Nice weather for a swim
WEATHER TIDBITS
The ocean temps on July 9 made it all the way up to the 72-degree
mark. There’s a lot of happy people out there in the water.
Get out there before the westerlies show up again.
Just got off the phone with Sly Dawg’s uncle -- Richard Chew, one
of the head honchos for the San Clemente lifeguards and he’s telling
me it’s 74 degrees right at the pier -- thus making this the warmest
water since October of ’97.
Last summer on several occasions it climbed to the 70- or
71-degree mark. Same with 2000. Then the westerlies would return with
a vengeance -- then three days later we’d be right back at square one
-- 64 degrees.
Then of course there was the cold water year -- 1999, when Senora
La Nina was running the show, fresh on the heels of her counterpart
Senor El Nino.
The 70-degree mark was never reached the entire summer, in fact
only twice did it even make it to 68!
The whole summer racked up a meager total of five days with
head-high surf, with not even one day of any kind of bump from
Mexican-born storms.

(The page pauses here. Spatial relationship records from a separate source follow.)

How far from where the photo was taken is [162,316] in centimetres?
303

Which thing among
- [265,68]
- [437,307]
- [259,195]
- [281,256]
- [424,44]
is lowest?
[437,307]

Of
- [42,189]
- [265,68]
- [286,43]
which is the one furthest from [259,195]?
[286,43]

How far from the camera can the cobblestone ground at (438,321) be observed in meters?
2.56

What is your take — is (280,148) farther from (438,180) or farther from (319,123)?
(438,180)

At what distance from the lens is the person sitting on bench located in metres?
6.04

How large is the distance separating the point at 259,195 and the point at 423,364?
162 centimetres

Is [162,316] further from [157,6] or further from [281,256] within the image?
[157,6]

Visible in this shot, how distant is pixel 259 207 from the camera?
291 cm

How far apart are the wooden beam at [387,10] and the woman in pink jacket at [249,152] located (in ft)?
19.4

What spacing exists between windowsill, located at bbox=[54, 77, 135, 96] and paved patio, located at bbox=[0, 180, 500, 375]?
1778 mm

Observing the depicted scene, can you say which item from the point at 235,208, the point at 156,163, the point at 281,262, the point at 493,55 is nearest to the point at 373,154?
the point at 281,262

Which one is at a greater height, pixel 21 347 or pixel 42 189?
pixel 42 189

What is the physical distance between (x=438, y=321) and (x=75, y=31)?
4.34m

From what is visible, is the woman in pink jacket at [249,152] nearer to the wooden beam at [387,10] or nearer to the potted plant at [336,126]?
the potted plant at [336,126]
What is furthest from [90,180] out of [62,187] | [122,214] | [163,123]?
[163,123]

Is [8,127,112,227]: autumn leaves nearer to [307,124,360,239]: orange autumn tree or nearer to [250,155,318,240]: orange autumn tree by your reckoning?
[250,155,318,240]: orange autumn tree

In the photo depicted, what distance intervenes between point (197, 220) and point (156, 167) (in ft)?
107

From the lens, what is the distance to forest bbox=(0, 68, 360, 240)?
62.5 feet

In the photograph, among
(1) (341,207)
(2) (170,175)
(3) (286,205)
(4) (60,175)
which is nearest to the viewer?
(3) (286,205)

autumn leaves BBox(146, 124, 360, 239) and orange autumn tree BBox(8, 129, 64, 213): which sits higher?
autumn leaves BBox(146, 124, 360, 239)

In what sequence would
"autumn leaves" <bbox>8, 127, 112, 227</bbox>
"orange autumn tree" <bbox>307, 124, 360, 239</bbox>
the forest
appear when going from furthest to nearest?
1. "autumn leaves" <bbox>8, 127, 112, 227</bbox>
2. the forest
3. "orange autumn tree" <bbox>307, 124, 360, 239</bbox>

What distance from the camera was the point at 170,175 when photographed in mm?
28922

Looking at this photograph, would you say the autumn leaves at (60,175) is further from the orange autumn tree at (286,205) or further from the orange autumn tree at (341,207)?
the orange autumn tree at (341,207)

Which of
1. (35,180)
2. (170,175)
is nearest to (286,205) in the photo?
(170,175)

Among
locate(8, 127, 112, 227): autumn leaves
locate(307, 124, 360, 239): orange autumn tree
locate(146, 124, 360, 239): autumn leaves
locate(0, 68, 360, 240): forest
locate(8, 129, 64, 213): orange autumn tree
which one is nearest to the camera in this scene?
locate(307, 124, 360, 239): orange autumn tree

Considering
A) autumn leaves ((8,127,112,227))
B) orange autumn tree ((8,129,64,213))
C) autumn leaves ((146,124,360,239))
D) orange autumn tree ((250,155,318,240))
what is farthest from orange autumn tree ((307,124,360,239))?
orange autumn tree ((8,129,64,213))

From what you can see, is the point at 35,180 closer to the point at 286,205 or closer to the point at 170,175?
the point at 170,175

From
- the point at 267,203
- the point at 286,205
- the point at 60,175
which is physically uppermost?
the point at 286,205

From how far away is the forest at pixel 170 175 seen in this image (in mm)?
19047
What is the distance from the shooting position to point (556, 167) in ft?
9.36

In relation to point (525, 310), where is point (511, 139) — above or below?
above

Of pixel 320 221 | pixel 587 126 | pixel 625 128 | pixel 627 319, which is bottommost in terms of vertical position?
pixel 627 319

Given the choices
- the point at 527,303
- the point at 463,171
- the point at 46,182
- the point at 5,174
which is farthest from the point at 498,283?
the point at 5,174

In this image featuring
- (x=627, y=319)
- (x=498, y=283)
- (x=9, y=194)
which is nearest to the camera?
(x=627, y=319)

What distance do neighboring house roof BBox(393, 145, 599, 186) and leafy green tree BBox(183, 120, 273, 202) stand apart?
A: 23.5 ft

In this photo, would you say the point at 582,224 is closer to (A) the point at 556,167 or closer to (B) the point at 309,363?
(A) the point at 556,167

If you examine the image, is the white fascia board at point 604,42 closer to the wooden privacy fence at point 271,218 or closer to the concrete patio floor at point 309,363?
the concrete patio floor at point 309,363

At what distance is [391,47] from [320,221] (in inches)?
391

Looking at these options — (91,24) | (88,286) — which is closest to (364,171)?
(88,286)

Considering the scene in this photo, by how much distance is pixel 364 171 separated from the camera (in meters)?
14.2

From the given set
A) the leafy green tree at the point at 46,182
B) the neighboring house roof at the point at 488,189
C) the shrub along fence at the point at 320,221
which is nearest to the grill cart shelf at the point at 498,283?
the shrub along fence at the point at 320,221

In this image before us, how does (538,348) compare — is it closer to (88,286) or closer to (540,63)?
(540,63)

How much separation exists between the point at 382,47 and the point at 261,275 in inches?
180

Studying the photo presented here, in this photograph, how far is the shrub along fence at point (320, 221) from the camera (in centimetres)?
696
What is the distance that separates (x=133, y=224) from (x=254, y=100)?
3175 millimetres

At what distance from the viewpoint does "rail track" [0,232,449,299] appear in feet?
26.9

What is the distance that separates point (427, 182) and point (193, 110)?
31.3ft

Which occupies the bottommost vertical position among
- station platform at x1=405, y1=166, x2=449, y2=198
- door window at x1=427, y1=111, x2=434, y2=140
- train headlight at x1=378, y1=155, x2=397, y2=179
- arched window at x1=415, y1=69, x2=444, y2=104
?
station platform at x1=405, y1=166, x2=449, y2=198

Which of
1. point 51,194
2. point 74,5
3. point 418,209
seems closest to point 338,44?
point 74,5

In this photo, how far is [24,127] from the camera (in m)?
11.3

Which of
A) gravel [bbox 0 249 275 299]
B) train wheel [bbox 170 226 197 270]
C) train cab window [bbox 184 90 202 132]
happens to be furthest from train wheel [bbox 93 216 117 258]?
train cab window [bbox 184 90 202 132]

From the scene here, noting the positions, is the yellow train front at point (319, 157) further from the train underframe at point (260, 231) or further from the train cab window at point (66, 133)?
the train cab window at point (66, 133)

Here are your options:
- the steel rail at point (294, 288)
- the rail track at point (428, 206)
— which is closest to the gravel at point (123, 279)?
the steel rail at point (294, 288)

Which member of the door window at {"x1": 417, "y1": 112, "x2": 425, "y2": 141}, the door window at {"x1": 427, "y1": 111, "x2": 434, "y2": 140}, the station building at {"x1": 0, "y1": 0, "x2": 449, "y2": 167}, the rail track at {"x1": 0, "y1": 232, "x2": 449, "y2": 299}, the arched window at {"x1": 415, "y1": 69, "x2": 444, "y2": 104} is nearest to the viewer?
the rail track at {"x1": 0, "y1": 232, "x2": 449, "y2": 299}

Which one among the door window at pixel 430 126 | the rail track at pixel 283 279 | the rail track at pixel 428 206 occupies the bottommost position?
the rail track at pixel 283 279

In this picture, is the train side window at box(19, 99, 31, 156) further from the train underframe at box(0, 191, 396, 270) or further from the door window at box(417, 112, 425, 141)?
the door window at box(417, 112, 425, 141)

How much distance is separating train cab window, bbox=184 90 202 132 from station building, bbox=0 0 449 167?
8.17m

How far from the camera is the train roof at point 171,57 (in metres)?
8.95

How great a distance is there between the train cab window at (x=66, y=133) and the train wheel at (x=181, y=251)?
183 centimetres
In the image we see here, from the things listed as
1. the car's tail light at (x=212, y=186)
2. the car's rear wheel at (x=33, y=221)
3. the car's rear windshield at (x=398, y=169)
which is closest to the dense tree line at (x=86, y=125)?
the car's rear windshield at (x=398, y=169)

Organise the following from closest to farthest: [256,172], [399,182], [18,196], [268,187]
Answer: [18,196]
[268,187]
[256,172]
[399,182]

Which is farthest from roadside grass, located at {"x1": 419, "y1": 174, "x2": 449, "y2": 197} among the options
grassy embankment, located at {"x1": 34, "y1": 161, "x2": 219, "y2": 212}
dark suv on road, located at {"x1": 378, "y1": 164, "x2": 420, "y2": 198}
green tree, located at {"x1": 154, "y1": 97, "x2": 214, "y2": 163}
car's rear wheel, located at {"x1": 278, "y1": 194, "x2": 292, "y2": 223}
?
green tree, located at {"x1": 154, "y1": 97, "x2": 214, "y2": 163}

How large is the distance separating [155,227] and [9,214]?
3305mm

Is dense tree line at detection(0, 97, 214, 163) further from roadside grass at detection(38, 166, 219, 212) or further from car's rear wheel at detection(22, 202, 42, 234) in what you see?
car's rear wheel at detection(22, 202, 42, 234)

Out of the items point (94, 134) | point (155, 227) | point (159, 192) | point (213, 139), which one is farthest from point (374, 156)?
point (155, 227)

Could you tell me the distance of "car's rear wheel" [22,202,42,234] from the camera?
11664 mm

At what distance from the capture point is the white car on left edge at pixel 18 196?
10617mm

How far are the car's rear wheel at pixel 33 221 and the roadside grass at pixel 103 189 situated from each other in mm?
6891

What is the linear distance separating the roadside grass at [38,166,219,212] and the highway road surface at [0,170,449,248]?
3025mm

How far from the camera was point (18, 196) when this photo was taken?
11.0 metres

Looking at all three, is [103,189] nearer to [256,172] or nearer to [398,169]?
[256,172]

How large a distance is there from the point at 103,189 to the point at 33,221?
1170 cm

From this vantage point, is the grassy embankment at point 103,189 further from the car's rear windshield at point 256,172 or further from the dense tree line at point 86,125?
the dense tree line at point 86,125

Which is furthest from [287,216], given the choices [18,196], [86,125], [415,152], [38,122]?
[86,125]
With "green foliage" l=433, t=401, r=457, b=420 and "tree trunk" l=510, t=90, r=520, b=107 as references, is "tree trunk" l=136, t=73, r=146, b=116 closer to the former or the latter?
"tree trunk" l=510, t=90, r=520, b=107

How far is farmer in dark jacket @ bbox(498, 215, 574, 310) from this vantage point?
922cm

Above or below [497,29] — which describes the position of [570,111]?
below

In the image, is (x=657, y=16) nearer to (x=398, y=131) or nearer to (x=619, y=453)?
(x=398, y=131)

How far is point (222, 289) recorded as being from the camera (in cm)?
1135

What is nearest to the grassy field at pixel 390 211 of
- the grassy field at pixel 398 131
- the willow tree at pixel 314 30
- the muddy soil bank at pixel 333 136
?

And with Miss La Nina supervising things and she
was every bit as intense as her brother, Senor El Nino who took up
residence from spring ’97 to summer ’98.
Senor El Nino is a very generous man. He gave us 195 consecutive
days of 70 degree or warmer water -- she gave us none.
Senor El Nino made it possible for Marlin to follow his wonderful
warm water all the way up to the San Francisco Bay.
All she did was make all kinds of fish confused and cold and
uncatchable.
Mr. Nino built a whole fleet of category four and five hurricanes
and sent them on a northwest path right into our surf window.
All she did was supply a hand full of small tropical storms that
all formed in the wrong places that moved the wrong direction.
She wasn’t much kinder to the Southern Hemisphere -- only a couple
of head-high two or three day bumps.
He gave us more than 3 feet of rain, she doled out a measly 9
inches.
But just like everything else in life, there’s the good, the bad
and the ugly.
Many people lost their homes from flooding and landslides and two
Laguna people’s lives were snatched from them as a result of Mr. El
Nino’s ugly and sometimes violent nature.
While under Senora La Nina summer tans might have suffered, but no
loved ones did. And the sun always comes back eventually.
* DENNIS McTIGHE is a Laguna Beach resident. He earned a
bachelor’s in earth sciences from UCSD and was a U.S. Air Force
weather forecaster at Hickman Air Force Base, Hawaii.